### Material provided

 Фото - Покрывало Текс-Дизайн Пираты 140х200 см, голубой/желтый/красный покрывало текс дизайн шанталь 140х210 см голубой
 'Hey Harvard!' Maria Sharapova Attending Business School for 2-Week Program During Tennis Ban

---

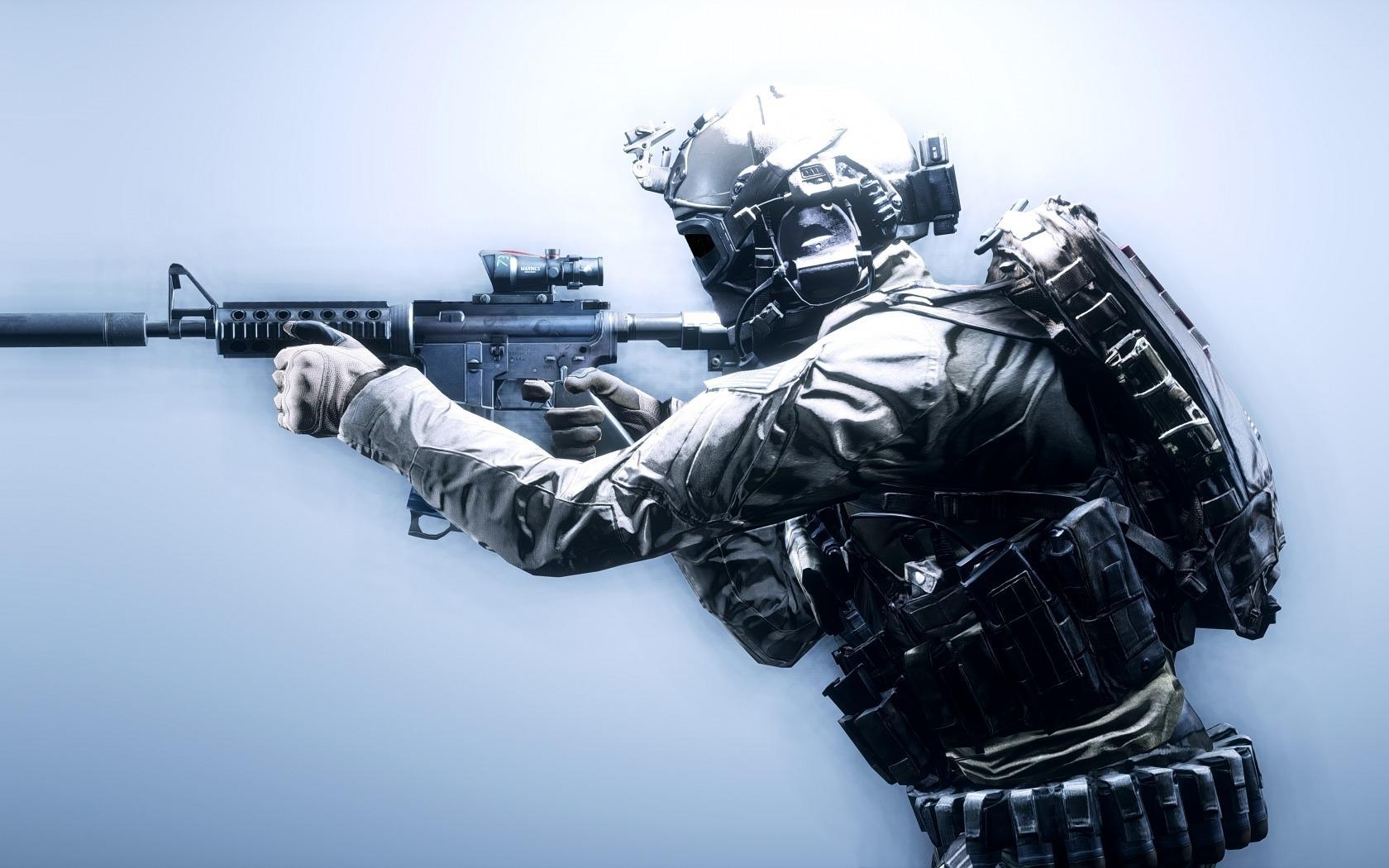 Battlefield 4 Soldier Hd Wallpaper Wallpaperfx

* * *

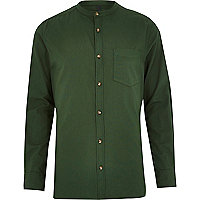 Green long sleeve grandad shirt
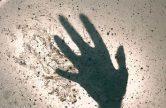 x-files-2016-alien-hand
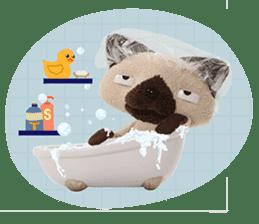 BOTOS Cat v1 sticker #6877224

### What needs to be done
Everything in the material above from the line that has "Фото - Покрывало" through the line that has "During Tennis Ban" must be duplicated exactly, with no other lines given.

### Exercise output
 Фото - Покрывало Текс-Дизайн Пираты 140х200 см, голубой/желтый/красный покрывало текс дизайн шанталь 140х210 см голубой
 'Hey Harvard!' Maria Sharapova Attending Business School for 2-Week Program During Tennis Ban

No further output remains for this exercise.